=== Written instruction ===
Copy the line containing "Out of the items", then all lines after it up to and including the final line of the material, exactly and without additions.

=== Data shown ===
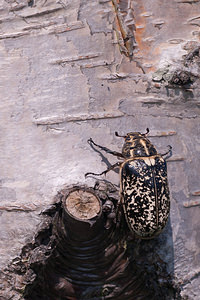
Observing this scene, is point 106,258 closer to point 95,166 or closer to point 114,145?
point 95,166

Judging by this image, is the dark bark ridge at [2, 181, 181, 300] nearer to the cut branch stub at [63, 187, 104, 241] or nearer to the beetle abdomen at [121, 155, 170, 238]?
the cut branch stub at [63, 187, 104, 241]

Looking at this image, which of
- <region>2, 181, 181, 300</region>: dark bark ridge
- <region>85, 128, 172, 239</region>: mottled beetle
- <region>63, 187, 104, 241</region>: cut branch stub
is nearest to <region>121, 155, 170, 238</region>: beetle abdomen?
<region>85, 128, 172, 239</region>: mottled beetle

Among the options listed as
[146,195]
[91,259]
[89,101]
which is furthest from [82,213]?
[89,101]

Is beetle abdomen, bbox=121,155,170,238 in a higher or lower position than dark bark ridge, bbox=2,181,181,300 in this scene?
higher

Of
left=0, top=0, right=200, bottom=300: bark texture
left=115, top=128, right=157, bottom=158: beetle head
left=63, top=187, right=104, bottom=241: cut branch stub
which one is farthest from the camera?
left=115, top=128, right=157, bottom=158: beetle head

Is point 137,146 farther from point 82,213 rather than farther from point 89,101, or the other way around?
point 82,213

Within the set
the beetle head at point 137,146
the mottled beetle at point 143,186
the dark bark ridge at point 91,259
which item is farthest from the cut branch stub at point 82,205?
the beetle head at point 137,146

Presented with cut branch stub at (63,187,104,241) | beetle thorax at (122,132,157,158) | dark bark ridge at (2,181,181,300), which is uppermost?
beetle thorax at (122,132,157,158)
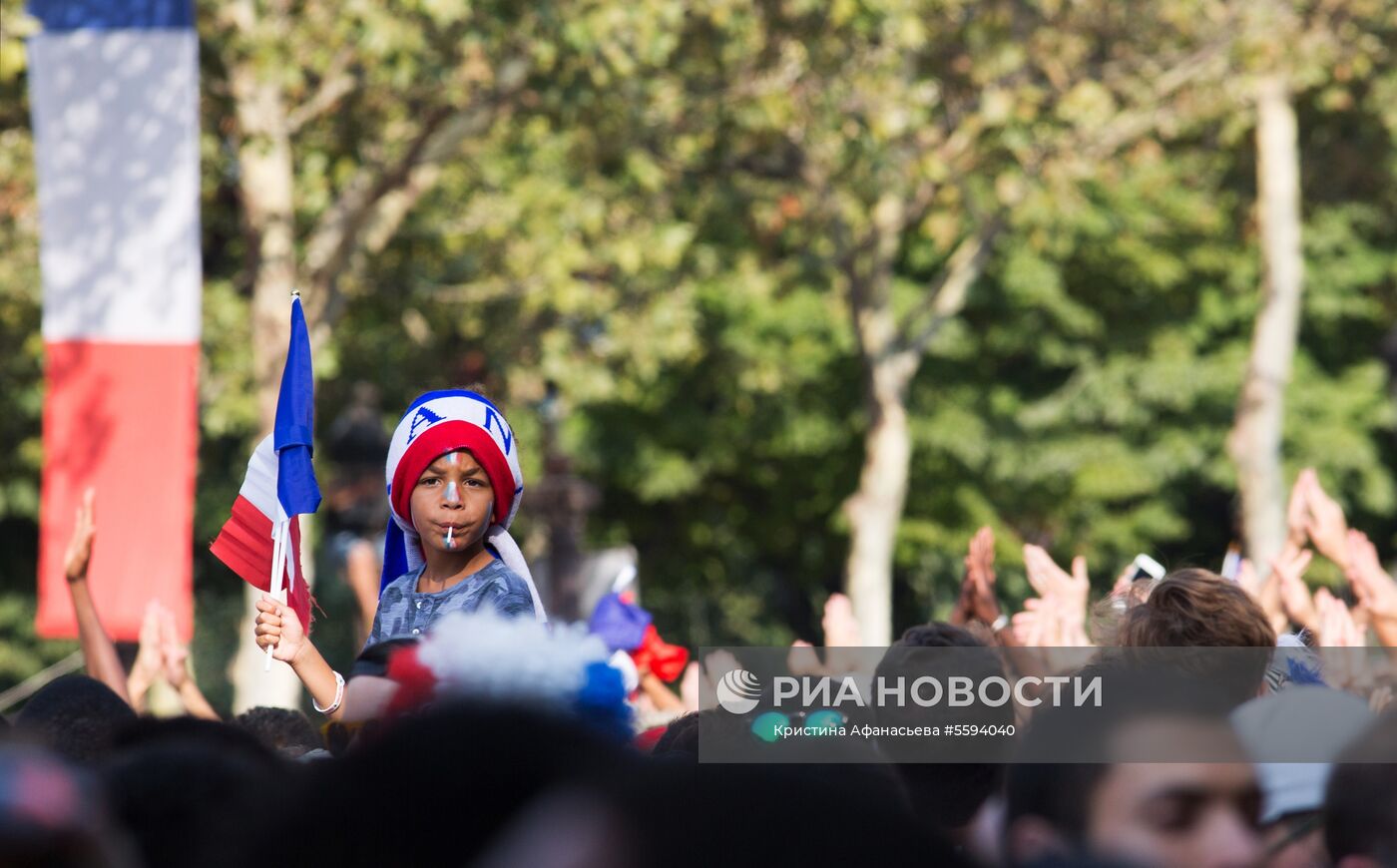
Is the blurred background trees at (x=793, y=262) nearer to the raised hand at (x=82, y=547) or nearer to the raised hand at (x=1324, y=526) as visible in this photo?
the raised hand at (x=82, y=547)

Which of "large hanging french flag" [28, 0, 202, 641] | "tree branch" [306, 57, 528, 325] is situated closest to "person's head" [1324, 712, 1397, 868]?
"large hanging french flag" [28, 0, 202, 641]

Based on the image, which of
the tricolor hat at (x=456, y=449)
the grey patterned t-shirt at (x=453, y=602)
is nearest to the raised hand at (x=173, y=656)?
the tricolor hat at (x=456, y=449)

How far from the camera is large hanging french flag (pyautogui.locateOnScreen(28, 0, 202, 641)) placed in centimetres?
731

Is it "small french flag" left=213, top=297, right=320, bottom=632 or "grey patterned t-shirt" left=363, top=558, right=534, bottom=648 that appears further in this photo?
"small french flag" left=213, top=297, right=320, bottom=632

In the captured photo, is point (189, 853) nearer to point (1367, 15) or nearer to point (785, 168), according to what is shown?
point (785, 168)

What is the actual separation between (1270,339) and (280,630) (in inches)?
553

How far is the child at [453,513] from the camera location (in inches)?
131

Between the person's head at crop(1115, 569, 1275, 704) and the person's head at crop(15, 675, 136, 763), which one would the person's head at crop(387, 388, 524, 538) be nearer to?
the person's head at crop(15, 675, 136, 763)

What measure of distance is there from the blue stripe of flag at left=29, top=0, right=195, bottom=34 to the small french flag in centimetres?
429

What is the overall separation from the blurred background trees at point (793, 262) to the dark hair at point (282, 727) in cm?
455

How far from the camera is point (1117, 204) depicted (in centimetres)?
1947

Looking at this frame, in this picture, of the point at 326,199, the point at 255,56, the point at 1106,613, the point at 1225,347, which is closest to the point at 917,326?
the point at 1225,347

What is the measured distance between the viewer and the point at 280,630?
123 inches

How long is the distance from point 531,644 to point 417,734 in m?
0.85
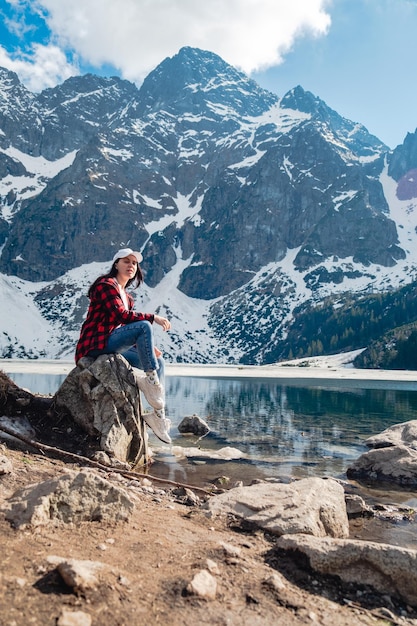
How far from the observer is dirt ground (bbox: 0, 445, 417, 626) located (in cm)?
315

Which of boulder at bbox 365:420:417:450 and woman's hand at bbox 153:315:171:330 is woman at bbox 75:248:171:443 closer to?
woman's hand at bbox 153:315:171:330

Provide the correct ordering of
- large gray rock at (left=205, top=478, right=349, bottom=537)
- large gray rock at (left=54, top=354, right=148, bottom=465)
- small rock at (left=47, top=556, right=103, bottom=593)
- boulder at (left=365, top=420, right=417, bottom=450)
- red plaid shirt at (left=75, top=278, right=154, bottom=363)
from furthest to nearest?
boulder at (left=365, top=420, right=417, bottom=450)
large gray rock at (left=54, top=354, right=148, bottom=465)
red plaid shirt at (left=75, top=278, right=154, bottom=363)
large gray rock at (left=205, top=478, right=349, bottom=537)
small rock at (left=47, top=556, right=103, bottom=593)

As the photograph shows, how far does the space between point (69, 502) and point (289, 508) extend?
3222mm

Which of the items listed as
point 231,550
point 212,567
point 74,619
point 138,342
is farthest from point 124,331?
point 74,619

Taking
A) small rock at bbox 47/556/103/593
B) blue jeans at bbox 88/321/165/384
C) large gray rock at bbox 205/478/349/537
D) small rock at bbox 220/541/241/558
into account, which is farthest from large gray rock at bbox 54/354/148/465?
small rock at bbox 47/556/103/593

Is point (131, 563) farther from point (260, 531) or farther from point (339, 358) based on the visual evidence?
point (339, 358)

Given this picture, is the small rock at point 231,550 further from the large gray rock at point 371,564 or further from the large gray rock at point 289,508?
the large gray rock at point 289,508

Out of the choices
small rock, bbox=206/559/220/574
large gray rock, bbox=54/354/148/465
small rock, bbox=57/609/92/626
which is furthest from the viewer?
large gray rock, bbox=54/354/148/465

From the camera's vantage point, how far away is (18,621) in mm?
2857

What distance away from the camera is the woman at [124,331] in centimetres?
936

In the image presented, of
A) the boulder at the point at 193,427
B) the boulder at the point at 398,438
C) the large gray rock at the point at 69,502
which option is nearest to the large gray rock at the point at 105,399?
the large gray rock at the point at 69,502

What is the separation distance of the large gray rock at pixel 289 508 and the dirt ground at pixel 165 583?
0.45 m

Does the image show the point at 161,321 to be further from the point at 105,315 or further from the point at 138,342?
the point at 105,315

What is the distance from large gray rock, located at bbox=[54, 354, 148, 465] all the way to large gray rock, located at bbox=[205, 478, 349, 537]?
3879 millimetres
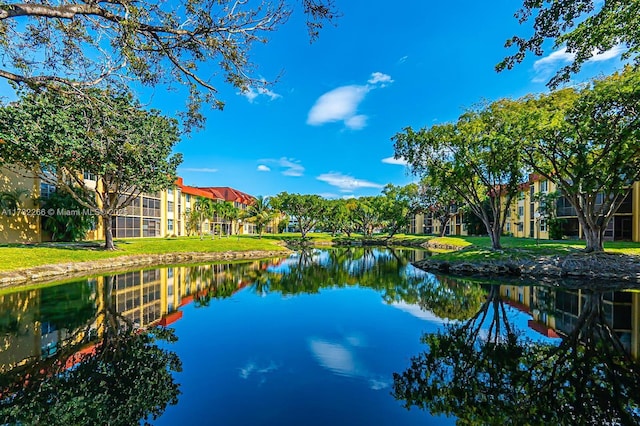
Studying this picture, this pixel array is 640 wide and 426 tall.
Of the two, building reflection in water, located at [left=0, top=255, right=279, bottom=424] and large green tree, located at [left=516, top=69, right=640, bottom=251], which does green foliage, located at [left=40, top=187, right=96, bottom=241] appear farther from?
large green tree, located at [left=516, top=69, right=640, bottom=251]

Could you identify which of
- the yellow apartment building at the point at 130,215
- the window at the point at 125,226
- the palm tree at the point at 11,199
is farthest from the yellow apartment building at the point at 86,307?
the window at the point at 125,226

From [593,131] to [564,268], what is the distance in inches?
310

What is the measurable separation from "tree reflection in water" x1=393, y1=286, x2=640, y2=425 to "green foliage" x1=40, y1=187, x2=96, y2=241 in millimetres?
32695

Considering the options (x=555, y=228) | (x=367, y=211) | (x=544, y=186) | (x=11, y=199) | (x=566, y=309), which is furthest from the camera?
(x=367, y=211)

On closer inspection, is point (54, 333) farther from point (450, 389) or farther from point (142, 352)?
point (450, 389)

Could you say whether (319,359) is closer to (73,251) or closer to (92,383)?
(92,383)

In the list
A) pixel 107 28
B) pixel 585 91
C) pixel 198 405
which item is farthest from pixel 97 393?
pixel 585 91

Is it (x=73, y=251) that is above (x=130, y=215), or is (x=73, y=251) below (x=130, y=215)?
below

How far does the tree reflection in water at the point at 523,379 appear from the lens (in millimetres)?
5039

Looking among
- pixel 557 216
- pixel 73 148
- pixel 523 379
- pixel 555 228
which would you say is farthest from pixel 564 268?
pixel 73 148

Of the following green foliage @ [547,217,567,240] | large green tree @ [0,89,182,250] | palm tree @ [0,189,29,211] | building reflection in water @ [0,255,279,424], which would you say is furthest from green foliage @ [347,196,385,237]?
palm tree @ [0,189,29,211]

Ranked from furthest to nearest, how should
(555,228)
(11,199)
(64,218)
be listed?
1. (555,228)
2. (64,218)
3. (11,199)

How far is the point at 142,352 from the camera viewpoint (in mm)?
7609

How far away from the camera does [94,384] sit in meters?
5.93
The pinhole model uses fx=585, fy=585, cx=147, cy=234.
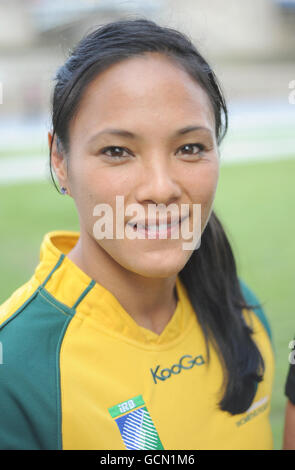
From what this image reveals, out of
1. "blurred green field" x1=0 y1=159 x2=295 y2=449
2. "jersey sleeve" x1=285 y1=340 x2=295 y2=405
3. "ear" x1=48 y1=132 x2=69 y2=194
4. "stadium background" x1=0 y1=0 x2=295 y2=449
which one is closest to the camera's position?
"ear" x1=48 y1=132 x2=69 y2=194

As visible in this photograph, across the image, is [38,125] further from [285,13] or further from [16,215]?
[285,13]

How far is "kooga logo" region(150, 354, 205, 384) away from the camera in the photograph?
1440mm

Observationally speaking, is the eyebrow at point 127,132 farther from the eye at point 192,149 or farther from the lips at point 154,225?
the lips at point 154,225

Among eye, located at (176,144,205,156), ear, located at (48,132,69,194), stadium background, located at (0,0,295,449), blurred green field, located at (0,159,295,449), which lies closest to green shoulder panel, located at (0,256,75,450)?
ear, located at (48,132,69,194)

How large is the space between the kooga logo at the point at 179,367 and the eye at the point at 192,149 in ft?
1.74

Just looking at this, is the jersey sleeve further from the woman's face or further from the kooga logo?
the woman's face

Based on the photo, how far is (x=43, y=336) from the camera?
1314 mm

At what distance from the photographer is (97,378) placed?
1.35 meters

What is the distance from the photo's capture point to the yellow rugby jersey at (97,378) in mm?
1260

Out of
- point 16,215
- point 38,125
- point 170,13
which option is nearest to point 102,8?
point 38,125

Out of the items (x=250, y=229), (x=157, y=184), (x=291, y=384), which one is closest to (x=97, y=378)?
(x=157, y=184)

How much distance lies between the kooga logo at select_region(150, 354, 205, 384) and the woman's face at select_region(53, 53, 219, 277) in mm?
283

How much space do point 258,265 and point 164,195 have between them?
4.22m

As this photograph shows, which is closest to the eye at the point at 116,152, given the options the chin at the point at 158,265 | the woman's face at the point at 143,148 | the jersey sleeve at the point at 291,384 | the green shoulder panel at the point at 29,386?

=== Reply ===
Out of the items (x=250, y=229), (x=157, y=184), (x=291, y=384), which one is closest to (x=97, y=378)?
(x=157, y=184)

How much distance lies between the kooga logo at select_region(150, 354, 205, 384) and the woman's face at select_region(53, 53, 219, 277) in mm?
283

How much space do point 258,265 and point 164,195 have between them?
4.22m

As this photograph shows, which is closest to the eye at the point at 116,152, given the options the chin at the point at 158,265 | the woman's face at the point at 143,148 | the jersey sleeve at the point at 291,384 | the green shoulder panel at the point at 29,386?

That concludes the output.